Go To Specific Page in Excel
Here’s what Andrea asked in a recent comment:
- How do I “go to” a specific page of my worksheet. I have 23 pages and do not want to keep scrolling. I cannot find how to do this as on Word.
Of course, Andrea is correct, and there is no built-in page navigation for Excel, like Word has. What would you recommend for Andrea? Here are a couple of my favourite techniques, and please add your suggestions in the comments.
Navigating in Microsoft Word
In Word, you can click the buttons at the bottom right, to quickly go to the next or or previous page.
You can also double-click on the page count section of the status bar, type a page number, and press Enter, to go to a specific page.
Worksheet Pages in Excel
In Excel, we don’t have those handy page navigation features. You can scroll down through the rows, with no hint as to what page you’re on, if the worksheet has multiple printed pages.
Or, add the page number to the header or footer, and scroll in Page Layout view, where you can see those numbers.
Create a Table of Contents
If you’d like a structured way to move around the worksheet, you can create a worksheet table of contents.
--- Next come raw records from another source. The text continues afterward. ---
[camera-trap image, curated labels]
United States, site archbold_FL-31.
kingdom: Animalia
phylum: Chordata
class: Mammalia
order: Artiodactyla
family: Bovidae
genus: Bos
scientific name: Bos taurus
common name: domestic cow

With this technique, you add section headings, with hyperlinks to those headings, at the top of the worksheet.
Then, click a hyperlink, to go to that section.
Create Named Ranges
For a quicker and easier method, you can skip the hyperlinks, and simply go with named ranges. If you’re the only person using the workbook, you could use this simple navigation system.
In a long worksheet, you would most likely have heading cells, which you can name. In this screenshot, cell B9 is named as Income.
Then, go to any named range, by selecting its name from the Name Box drop down list.
Other Ways to Navigate
Excel isn’t set up to deal with page navigation, but one of these suggestions might help Andrea work around this limitation. Do you have other techniques that you use in large worksheets?